Jones menjelaskan serangan yang diinisiasi ISIS ini berbeda dengan serangan yang diinisiasi Jemaah Islamiyah (JI). Jones merinci, JI hanya melibatkan pria dewasa dalam amaliyah yang mereka lakukan. Sedangkan perempuan tak pernah dilibatkan sebagai kombatan. Ada pun pelibatan anak, Jones mengatakan “Itu biasanya terjadi karena mereka telah menjadi yatim piatu.”

Sementara ISIS berkebalikan. Jones mengatakan ISIS sejak semula sudah menjadikan masalah teror ini berkaitan dengan keluarga. Khalifah ISIS meminta kepada seluruh pengikutnya untuk hijrah ke Suriah supaya ayah bisa bertempur dan ibu bisa melahirkan anak, mengajar, dan mengobati yang terluka, dan anak-anak bisa tumbuh dalam negara Islam versi ISIS.
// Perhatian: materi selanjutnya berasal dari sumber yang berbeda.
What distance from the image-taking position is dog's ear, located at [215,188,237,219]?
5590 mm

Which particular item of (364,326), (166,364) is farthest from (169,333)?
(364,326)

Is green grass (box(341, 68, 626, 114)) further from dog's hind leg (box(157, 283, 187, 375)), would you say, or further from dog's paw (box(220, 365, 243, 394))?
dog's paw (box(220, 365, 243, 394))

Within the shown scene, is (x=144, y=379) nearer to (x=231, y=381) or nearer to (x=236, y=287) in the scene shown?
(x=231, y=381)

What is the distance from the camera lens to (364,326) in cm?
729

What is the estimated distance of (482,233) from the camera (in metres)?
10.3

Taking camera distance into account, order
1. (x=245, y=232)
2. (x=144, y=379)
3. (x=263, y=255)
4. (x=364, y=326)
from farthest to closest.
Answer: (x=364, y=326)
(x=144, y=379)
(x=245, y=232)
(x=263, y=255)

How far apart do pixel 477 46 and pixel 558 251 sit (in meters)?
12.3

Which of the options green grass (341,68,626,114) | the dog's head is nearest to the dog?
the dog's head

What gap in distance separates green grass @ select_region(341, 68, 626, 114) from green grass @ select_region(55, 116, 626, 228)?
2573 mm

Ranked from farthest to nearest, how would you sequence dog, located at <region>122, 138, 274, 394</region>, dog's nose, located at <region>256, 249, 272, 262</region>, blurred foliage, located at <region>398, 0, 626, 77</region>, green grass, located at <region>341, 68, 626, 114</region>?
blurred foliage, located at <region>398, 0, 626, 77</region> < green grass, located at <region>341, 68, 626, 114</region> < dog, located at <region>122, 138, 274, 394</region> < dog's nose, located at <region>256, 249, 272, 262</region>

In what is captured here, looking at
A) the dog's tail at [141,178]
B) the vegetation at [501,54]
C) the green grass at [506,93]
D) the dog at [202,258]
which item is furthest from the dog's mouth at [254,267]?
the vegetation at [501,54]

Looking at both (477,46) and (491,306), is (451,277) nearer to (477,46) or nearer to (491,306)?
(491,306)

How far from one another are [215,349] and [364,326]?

“ISIS berhasil mengubah konsep jihad menjadi urusan keluarga, dengan peran untuk semua orang. Perempuan adalah 'singa betina' anak-anak adalah 'anak singa'. Setiap orang diberi misi,” ucap Jones.

Pendapat Jones mengonfirmasi temuan Renate Winter, staf ahli PBB bidang hak anak yang sebelumnya telah meneliti pelibatan anak dalam teror yang dilakukan ISIS. Winter mendapati anak-anak dilibatkan dalam latihan militer pada 2015. Anak-anak ini kemudian dijadikan prajurit untuk dikirim ke medan perang. Misi mereka cukup mudah, yakni meledakkan diri.

“Kami telah mempunyai laporan bahwa anak-anak, terutama anak-anak yang mentalnya terguncang, digunakan sebagai pasukan bom bunuh diri,” ucap Winter seperti dikutip dari Reuters.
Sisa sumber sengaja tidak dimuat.